-- start Supplied passage --

Resampling Sentinel-2 20m Bands to 10m
Sentinel-2 delivers B05, B11, and B12 at 20 m and B04/B08 at 10 m, so before you can compute an index across those bands they must share one grid. Open a native 10 m band as the template and reproject_match each 20 m band onto it with bilinear resampling:
import rioxarray
from rasterio.enums import Resampling
ref_10m = rioxarray.open_rasterio("B04.tif") # native 10 m reference grid
swir_20m = rioxarray.open_rasterio("B11.tif") # 20 m band to upsample
swir_10m = swir_20m.rio.reproject_match(
ref_10m, resampling=Resampling.bilinear,
)
# swir_10m now shares B04's CRS, transform, width, and height exactly
This page sits within Handling Pixel Resolution and Scaling and covers the specific case of aligning Sentinel-2’s mixed 10 m / 20 m bands so downstream index math is pixel-for-pixel correct.

-- end Supplied passage --

Jobs -
#1 In the Sentinel-2 resampling page, which three bands are delivered at 20 m?
#2 Please add the next paragraph to the Sentinel-2 resampling page, picking up after its final sentence.
The items play no part in anything asked about the resampling page.

-- start Dataset entries --

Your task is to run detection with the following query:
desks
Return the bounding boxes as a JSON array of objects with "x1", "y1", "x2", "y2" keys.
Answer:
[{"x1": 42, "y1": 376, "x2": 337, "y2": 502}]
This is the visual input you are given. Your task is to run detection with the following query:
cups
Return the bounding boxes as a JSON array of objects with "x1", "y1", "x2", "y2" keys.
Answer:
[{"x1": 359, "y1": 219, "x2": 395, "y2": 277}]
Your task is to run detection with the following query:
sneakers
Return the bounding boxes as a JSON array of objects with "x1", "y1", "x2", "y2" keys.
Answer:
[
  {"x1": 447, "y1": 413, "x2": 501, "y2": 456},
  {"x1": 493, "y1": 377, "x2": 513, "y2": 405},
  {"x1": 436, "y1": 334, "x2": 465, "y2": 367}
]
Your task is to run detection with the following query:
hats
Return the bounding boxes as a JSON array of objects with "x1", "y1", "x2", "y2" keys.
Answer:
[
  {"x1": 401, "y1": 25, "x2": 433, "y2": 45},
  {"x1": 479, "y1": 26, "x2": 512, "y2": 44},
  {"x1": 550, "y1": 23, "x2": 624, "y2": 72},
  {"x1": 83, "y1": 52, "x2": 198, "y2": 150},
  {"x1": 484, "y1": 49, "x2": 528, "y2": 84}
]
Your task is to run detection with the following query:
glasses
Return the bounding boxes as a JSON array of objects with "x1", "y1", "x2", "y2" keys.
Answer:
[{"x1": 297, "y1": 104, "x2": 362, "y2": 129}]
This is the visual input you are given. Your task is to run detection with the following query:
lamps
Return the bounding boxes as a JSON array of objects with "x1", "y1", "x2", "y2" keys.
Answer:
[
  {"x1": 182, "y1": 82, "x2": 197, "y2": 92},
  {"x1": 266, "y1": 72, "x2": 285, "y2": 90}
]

-- end Dataset entries --

Written answers -
#1 B05, B11, and B12.

#2
Why This Arises in Remote Sensing Workflows
Sentinel-2’s Multispectral Instrument samples different bands at different ground sampling distances: the visible and near-infrared bands (B02, B03, B04, B08) at 10 m; the red-edge and shortwave-infrared bands (B05, B06, B07, B8A, B11, B12) at 20 m; and atmospheric bands at 60 m. Any index that crosses those groups — NDMI from B08 and B11, a red-edge NDVI from B08 and B05, or a burn ratio from B08 and B12 — needs the operands on an identical grid.
If you simply load a 10 m band (shape 10980×10980) and a 20 m band (shape 5490×5490) and try to subtract them, the arrays do not broadcast and the operation fails. Force them to the same shape carelessly and you get a subtler bug: the pixel origins are offset by half a pixel, so band A’s pixel (0,0) does not cover the same ground as band B’s pixel (0,0). Per-pixel index values are then computed from mismatched footprints and are quietly wrong.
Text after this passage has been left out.